[PBT] No such file or directory

taqreez · March 2, 2022, 5:18pm

I trying to run this example on multi-node cluster: pbt_example — Ray v1.10.0
It works fine on one machine but consitently fails when I use multiple nodes. I don’t have rsync installed and using aws s3 for upload_dir.
Ray version: 1.10

sync_config = tune.SyncConfig(upload_dir=“s3://mybucket/raytune/pbt/pbt_test/”)

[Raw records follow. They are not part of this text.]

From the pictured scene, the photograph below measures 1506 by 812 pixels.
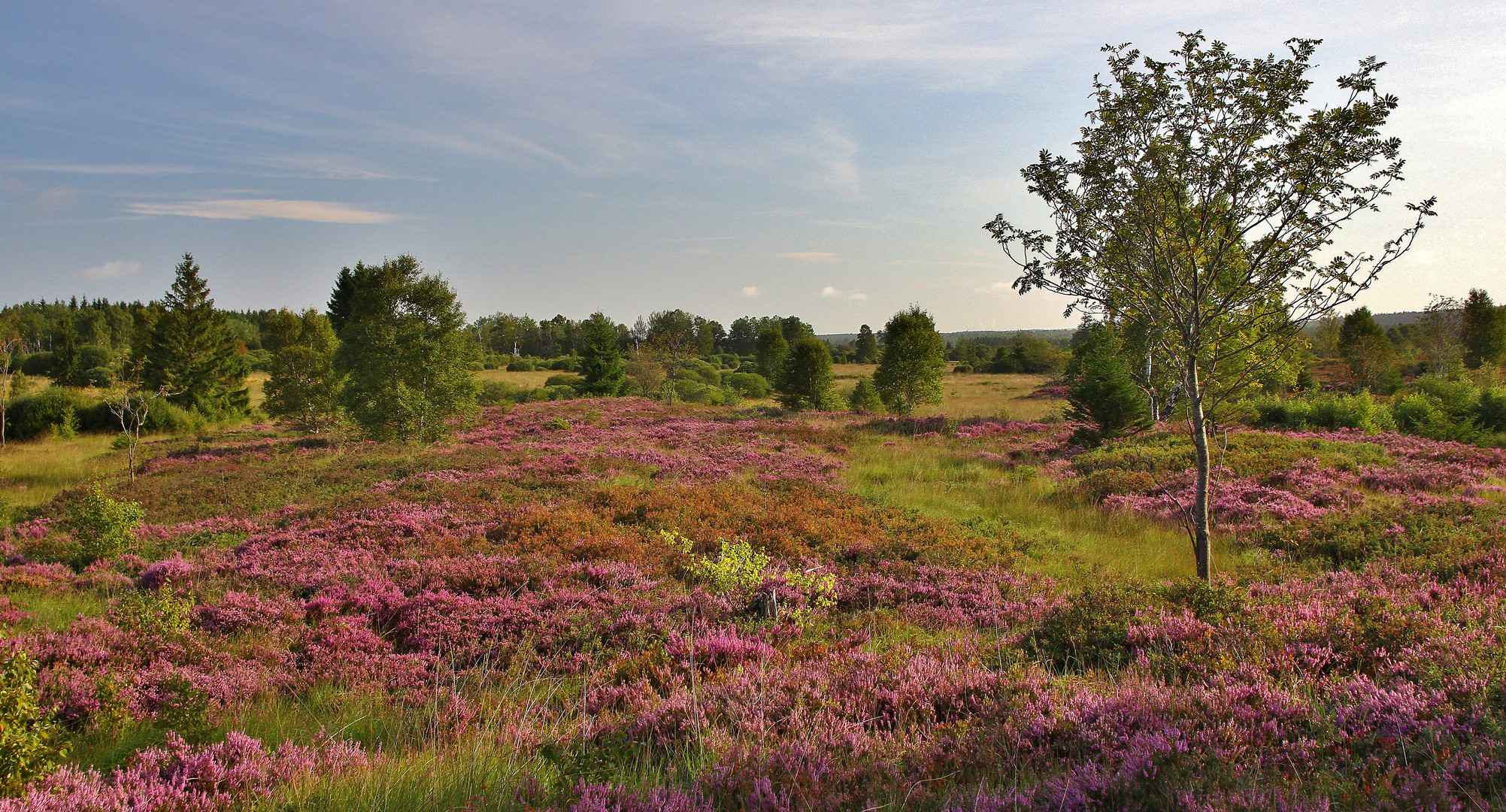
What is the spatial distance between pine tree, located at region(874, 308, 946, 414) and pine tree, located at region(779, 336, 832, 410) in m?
3.88

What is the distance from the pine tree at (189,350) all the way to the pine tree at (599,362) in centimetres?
2044

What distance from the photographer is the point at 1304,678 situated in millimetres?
4156

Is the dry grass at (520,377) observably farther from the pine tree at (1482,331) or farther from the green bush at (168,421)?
the pine tree at (1482,331)

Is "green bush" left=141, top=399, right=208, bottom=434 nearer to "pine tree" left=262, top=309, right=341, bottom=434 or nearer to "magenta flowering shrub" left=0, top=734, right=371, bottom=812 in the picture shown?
"pine tree" left=262, top=309, right=341, bottom=434

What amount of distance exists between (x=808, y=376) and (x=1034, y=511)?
Answer: 87.2 feet

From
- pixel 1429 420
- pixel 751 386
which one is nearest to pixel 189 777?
pixel 1429 420

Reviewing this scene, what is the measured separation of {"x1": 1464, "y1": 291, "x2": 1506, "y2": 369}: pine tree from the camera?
4581 centimetres

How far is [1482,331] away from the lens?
153 feet

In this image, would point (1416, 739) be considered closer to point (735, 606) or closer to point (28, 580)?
point (735, 606)

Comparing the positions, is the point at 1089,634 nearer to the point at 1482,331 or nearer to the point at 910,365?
the point at 910,365

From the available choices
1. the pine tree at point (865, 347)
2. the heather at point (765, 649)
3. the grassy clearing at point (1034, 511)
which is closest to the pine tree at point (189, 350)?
the heather at point (765, 649)

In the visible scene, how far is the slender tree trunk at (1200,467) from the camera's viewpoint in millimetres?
6633

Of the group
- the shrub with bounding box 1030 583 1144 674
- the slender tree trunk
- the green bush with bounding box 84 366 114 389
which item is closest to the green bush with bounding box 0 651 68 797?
the shrub with bounding box 1030 583 1144 674

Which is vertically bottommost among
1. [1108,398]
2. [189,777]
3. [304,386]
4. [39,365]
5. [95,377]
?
[189,777]
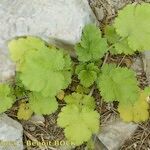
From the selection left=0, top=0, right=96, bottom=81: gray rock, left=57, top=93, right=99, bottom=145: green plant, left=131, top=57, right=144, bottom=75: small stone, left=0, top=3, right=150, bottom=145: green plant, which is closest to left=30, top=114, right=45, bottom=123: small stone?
left=0, top=3, right=150, bottom=145: green plant

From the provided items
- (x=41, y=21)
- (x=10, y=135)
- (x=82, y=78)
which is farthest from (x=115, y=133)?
(x=41, y=21)

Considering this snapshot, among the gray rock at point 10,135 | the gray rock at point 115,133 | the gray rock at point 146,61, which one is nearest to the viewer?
the gray rock at point 10,135

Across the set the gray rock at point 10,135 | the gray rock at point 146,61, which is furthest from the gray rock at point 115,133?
the gray rock at point 10,135

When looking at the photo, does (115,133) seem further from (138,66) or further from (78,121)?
(138,66)

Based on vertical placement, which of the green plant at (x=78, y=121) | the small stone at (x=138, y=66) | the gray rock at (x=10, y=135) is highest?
the small stone at (x=138, y=66)

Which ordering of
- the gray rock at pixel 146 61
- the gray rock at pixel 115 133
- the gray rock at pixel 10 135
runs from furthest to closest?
the gray rock at pixel 146 61 → the gray rock at pixel 115 133 → the gray rock at pixel 10 135

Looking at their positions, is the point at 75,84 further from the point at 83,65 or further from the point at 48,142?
the point at 48,142

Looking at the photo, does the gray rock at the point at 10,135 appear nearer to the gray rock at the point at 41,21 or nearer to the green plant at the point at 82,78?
the green plant at the point at 82,78
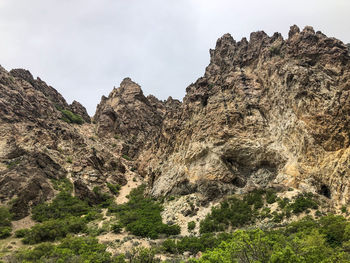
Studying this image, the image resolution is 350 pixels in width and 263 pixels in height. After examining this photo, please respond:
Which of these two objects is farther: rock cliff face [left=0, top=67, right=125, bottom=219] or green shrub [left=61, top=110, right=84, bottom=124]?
green shrub [left=61, top=110, right=84, bottom=124]

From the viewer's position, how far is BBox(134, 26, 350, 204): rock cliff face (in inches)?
1178

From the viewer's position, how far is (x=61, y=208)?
39.0 m

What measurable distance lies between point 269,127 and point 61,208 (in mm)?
36491

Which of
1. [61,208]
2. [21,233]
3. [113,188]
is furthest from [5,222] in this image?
[113,188]

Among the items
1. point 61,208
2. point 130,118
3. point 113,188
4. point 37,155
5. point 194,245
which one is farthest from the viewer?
point 130,118

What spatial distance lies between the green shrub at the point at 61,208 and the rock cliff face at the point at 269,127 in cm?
1379

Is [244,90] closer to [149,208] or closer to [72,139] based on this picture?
[149,208]

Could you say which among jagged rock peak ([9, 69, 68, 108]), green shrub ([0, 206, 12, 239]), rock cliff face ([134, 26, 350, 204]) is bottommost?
green shrub ([0, 206, 12, 239])

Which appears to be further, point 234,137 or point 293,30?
point 293,30

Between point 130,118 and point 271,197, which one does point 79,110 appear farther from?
point 271,197

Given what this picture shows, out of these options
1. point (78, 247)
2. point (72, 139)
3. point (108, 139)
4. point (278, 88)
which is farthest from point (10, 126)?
point (278, 88)

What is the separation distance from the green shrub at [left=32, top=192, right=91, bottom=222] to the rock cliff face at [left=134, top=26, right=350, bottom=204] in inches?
543

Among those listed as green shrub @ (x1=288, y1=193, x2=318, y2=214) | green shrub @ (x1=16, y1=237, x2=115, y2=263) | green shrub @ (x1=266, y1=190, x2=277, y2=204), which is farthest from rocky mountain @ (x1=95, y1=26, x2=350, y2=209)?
green shrub @ (x1=16, y1=237, x2=115, y2=263)

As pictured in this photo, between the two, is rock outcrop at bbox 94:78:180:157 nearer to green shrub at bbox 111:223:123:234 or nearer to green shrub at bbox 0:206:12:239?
green shrub at bbox 111:223:123:234
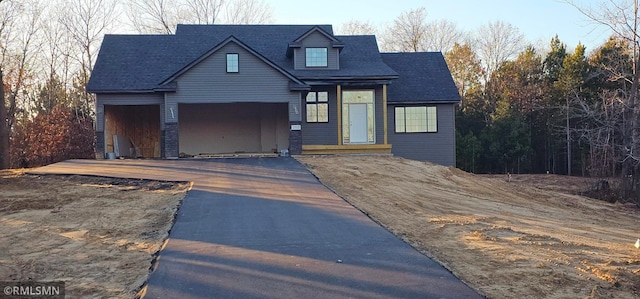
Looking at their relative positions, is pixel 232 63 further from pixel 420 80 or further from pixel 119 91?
pixel 420 80

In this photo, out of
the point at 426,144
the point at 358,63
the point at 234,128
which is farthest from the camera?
the point at 426,144

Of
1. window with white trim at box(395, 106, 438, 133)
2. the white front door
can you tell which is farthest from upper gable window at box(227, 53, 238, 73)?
window with white trim at box(395, 106, 438, 133)

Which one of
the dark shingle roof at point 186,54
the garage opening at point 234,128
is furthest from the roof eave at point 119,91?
the garage opening at point 234,128

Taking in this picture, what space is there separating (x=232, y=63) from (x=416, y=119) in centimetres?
957

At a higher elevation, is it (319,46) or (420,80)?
(319,46)

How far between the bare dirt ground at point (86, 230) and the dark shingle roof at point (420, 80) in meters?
15.4

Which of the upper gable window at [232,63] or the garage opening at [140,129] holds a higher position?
the upper gable window at [232,63]

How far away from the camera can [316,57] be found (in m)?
27.3

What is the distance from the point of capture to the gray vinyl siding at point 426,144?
92.7ft

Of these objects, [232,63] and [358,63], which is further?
[358,63]

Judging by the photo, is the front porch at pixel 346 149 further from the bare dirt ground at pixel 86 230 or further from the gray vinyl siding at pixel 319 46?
the bare dirt ground at pixel 86 230

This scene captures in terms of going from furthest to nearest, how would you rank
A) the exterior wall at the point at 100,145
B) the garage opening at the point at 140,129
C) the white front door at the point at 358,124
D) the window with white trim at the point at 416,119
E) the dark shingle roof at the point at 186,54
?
1. the window with white trim at the point at 416,119
2. the garage opening at the point at 140,129
3. the white front door at the point at 358,124
4. the dark shingle roof at the point at 186,54
5. the exterior wall at the point at 100,145

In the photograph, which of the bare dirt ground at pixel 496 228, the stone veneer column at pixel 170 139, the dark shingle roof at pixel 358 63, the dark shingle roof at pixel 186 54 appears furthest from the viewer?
the dark shingle roof at pixel 358 63

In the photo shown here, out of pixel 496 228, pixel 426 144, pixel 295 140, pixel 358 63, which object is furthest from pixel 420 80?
pixel 496 228
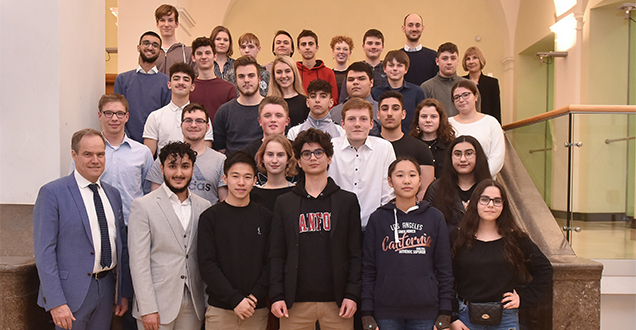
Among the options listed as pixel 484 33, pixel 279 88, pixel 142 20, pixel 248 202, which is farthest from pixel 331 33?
pixel 248 202

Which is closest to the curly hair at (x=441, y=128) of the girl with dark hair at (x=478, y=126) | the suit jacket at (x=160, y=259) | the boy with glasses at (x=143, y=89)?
the girl with dark hair at (x=478, y=126)

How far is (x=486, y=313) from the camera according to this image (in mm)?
2902

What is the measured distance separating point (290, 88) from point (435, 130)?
1234mm

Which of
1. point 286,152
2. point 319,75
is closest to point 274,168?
point 286,152

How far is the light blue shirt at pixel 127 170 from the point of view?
3.36 m

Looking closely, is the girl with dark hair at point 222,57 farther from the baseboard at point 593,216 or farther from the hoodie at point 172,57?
the baseboard at point 593,216

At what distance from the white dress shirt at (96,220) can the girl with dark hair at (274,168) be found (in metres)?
0.83

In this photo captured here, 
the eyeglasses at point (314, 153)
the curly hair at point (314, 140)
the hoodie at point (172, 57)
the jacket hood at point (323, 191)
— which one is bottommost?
the jacket hood at point (323, 191)

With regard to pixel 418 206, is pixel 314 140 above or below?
above

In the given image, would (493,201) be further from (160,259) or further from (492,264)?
(160,259)

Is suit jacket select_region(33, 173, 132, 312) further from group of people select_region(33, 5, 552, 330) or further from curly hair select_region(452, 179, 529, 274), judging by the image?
curly hair select_region(452, 179, 529, 274)

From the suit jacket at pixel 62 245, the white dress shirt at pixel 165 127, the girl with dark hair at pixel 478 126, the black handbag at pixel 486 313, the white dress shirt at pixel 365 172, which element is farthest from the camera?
the girl with dark hair at pixel 478 126

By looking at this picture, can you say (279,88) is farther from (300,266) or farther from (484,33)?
(484,33)

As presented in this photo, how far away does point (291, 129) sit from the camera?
12.8 ft
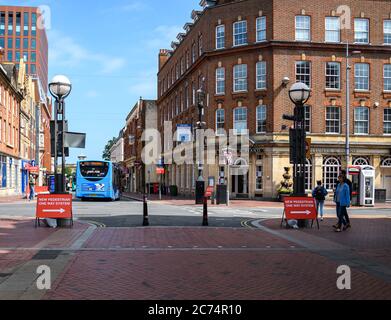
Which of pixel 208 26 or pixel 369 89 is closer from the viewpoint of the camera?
pixel 369 89

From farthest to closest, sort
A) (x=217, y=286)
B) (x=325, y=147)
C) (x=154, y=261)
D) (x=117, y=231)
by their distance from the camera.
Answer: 1. (x=325, y=147)
2. (x=117, y=231)
3. (x=154, y=261)
4. (x=217, y=286)

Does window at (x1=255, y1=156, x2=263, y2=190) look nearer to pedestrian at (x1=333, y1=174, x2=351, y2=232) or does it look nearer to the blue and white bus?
the blue and white bus

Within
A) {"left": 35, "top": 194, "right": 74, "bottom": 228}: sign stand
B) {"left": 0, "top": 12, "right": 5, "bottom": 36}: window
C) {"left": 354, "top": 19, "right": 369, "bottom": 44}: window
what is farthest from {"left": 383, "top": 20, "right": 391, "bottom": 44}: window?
{"left": 0, "top": 12, "right": 5, "bottom": 36}: window

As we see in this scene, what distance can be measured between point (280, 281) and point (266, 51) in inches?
1396

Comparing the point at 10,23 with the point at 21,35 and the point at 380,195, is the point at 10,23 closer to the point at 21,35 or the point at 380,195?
the point at 21,35

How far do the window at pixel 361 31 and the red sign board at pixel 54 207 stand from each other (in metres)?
32.6

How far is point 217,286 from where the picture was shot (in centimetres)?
753

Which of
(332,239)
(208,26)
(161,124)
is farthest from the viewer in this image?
(161,124)

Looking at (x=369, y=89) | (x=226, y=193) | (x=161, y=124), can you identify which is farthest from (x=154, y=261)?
(x=161, y=124)

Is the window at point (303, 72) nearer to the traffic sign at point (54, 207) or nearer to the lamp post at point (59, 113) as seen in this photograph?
the lamp post at point (59, 113)

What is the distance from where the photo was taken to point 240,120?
42.9 metres

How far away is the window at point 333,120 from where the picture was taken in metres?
41.4

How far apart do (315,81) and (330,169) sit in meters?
7.06

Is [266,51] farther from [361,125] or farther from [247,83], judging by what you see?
[361,125]
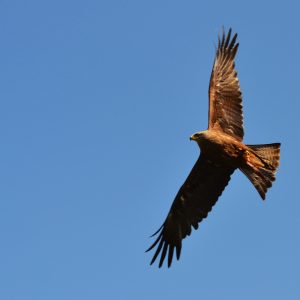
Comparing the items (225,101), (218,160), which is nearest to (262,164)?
(218,160)

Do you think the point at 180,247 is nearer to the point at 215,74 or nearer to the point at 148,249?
the point at 148,249

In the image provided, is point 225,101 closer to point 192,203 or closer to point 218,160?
point 218,160

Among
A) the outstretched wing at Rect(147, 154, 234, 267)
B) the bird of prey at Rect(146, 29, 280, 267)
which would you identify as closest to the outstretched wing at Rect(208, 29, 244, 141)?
the bird of prey at Rect(146, 29, 280, 267)

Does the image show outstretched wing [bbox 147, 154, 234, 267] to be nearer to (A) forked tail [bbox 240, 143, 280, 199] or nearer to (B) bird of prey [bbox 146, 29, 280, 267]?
(B) bird of prey [bbox 146, 29, 280, 267]

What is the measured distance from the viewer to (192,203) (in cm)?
1555

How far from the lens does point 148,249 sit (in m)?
15.7

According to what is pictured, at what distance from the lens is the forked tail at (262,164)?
14.3 m

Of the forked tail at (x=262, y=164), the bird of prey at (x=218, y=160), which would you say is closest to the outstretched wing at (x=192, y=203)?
the bird of prey at (x=218, y=160)

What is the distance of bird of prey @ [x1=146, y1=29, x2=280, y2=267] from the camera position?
A: 14289 mm

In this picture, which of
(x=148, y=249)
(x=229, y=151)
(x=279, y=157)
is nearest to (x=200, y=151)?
(x=229, y=151)

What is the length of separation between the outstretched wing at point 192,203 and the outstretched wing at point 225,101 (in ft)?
2.44

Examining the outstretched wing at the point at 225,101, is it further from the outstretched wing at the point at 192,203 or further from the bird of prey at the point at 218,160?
the outstretched wing at the point at 192,203

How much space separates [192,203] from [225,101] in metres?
2.19

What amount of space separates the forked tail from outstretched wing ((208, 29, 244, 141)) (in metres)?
0.46
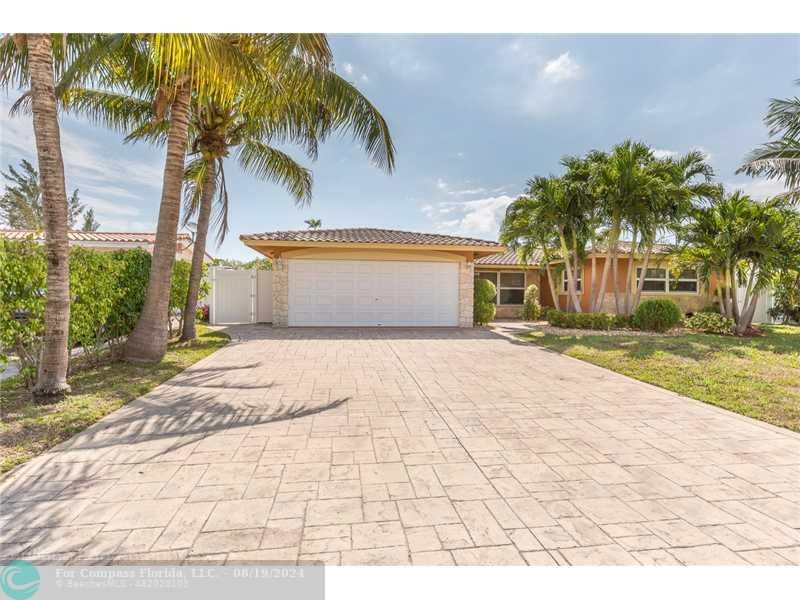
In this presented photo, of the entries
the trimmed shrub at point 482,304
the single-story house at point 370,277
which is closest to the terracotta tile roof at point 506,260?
the trimmed shrub at point 482,304

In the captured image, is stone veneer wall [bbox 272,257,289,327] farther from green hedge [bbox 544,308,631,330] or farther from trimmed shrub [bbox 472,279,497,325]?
green hedge [bbox 544,308,631,330]

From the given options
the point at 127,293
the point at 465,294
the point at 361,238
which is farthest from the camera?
the point at 465,294

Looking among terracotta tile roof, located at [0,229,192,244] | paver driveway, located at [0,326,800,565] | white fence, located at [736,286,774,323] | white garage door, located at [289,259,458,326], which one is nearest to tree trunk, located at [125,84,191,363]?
paver driveway, located at [0,326,800,565]

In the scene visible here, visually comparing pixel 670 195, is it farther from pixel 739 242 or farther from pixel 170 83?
pixel 170 83

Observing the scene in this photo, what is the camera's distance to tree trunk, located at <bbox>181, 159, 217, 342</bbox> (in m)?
10.1

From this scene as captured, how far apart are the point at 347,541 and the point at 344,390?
144 inches

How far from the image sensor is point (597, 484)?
3.12 m

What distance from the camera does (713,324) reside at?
41.9ft

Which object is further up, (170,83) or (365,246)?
(170,83)

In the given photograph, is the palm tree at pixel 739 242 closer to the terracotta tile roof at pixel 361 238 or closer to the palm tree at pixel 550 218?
the palm tree at pixel 550 218

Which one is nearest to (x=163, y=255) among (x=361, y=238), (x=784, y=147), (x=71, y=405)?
(x=71, y=405)

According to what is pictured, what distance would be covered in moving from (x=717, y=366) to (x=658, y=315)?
6.06 meters

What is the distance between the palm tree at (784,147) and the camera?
12.3 m

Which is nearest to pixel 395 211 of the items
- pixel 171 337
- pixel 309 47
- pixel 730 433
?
pixel 171 337
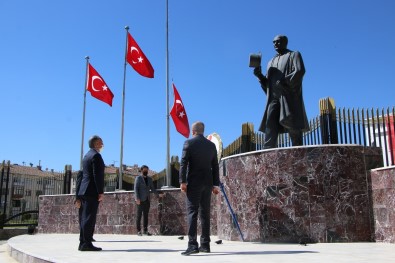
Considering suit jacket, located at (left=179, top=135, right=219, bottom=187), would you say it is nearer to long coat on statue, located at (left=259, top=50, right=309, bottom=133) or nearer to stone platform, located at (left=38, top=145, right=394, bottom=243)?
stone platform, located at (left=38, top=145, right=394, bottom=243)

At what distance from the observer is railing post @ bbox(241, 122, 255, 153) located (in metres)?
12.3

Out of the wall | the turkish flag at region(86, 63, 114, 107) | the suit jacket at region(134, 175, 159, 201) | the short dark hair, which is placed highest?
the turkish flag at region(86, 63, 114, 107)

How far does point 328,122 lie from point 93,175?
6360 millimetres

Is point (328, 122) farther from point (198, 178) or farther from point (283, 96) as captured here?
point (198, 178)

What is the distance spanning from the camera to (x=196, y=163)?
5883 mm

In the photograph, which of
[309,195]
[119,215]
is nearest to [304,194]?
[309,195]

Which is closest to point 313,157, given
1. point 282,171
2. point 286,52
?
point 282,171

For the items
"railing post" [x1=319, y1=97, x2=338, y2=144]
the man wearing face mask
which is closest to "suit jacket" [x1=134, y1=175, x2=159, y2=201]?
the man wearing face mask

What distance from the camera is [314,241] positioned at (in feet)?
23.5

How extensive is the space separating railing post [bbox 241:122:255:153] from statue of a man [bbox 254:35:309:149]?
146 inches

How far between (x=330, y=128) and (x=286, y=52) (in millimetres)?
2782

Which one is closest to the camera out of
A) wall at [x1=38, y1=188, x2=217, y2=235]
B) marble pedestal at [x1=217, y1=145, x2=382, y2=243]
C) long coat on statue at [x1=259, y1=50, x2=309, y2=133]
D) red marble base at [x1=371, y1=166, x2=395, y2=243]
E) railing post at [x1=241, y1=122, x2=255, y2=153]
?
red marble base at [x1=371, y1=166, x2=395, y2=243]

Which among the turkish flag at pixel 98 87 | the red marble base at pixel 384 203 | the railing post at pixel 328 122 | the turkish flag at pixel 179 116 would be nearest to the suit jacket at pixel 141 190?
the railing post at pixel 328 122

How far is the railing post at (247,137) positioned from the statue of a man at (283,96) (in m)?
3.71
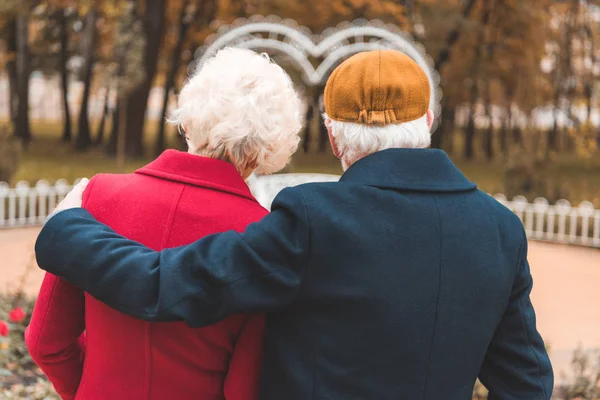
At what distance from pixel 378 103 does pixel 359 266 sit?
35 centimetres

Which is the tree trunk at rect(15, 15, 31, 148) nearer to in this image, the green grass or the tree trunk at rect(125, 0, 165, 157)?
the green grass

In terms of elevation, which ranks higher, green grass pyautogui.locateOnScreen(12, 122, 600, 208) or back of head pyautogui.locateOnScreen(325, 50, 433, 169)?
back of head pyautogui.locateOnScreen(325, 50, 433, 169)

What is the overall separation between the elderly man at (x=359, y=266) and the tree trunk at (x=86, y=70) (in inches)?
875

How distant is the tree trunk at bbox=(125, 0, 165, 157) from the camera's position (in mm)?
20547

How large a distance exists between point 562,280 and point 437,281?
8.65m

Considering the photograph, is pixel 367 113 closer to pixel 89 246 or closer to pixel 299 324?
pixel 299 324

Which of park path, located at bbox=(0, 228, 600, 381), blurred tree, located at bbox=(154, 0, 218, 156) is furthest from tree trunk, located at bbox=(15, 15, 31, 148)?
park path, located at bbox=(0, 228, 600, 381)

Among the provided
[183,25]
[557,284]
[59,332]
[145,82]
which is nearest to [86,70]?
[183,25]

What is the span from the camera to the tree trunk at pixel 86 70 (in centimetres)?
2336

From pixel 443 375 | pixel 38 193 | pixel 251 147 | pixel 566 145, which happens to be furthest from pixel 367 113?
pixel 566 145

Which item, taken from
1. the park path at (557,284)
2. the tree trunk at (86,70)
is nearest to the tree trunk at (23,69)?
the tree trunk at (86,70)

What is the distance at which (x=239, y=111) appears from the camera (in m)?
1.72

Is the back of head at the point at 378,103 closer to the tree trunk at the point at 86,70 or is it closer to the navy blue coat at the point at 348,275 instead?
the navy blue coat at the point at 348,275

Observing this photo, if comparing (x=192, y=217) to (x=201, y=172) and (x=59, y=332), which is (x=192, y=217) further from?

pbt = PopulationBasedTraining(
time_attr=“training_iteration”,
perturbation_interval=20,
hyperparam_mutations={
# distribution for resampling
“lr”: lambda: random.uniform(0.0001, 0.02),
# allow perturbations within this set of categorical values
“some_other_factor”: [1, 2],
})

analysis = tune.run(
PBTBenchmarkExample,
name=“pbt_test”,
scheduler=pbt,
sync_config=sync_config,
local_dir="/opt/ml/model/checkpoints/",
metric=“mean_accuracy”,
mode=“max”,
fail_fast=True,
reuse_actors=True,
checkpoint_freq=20,
checkpoint_score_attr=“mean_accuracy”,
stop={
“training_iteration”: 200,
},
num_samples=8,
config=hpo_cfg,

#033[2m#033[36m(PBTBenchmarkExample pid=115, ip=100.x.x.111)#033[0m 2022-03-01 22:57:32,416#011INFO trainable.py:473 – Restored on 100.71.29.111 from checkpoint: /opt/ml/model/checkpoints/pbt_test29/PBTBenchmarkExample_f2eea_00001_1_2022-03-01_22-57-21/checkpoint_000040/checkpoint
#033[2m#033[36m(PBTBenchmarkExample pid=115, ip=100.x.x.111)#033[0m 2022-03-01 22:57:32,417#011INFO trainable.py:480 – Current state after restoring: {’_iteration’: 40, ‘_timesteps_total’: None, ‘_time_total’: 0.0021026134490966797, ‘_episodes_total’: None}

2022-03-01 22:57:32,608#011ERROR trial_runner.py:1128 – Trial PBTBenchmarkExample_f2eea_00006: Error processing restore.
Traceback (most recent call last):
File “/usr/local/lib/python3.7/site-packages/ray/tune/trial_runner.py”, line 1121, in _process_trial_restore
self.trial_executor.fetch_result(trial)
File “/usr/local/lib/python3.7/site-packages/ray/tune/ray_trial_executor.py”, line 707, in fetch_result
result = ray.get(trial_future[0], timeout=DEFAULT_GET_TIMEOUT)
File “/usr/local/lib/python3.7/site-packages/ray/_private/client_mode_hook.py”, line 105, in wrapper
return func(*args, **kwargs)
File “/usr/local/lib/python3.7/site-packages/ray/worker.py”, line 1733, in get
raise value.as_instanceof_cause()

ray.exceptions.RayTaskError(FileNotFoundError): #033[36mray::PBTBenchmarkExample.restore()#033[39m (pid=536, ip=100.x.x.111, repr=<ray_pbt_tune2.PBTBenchmarkExample object at 0x7f5b1ca28690>)
File “/usr/local/lib/python3.7/site-packages/ray/tune/trainable.py”, line 453, in restore
with open(checkpoint_path + “.tune_metadata”, “rb”) as f:

FileNotFoundError: [Errno 2] No such file or directory: ‘/opt/ml/model/checkpoints/pbt_test29/PBTBenchmarkExample_f2eea_00006_6_2022-03-01_22-57-21/checkpoint_000040/checkpoint.tune_metadata’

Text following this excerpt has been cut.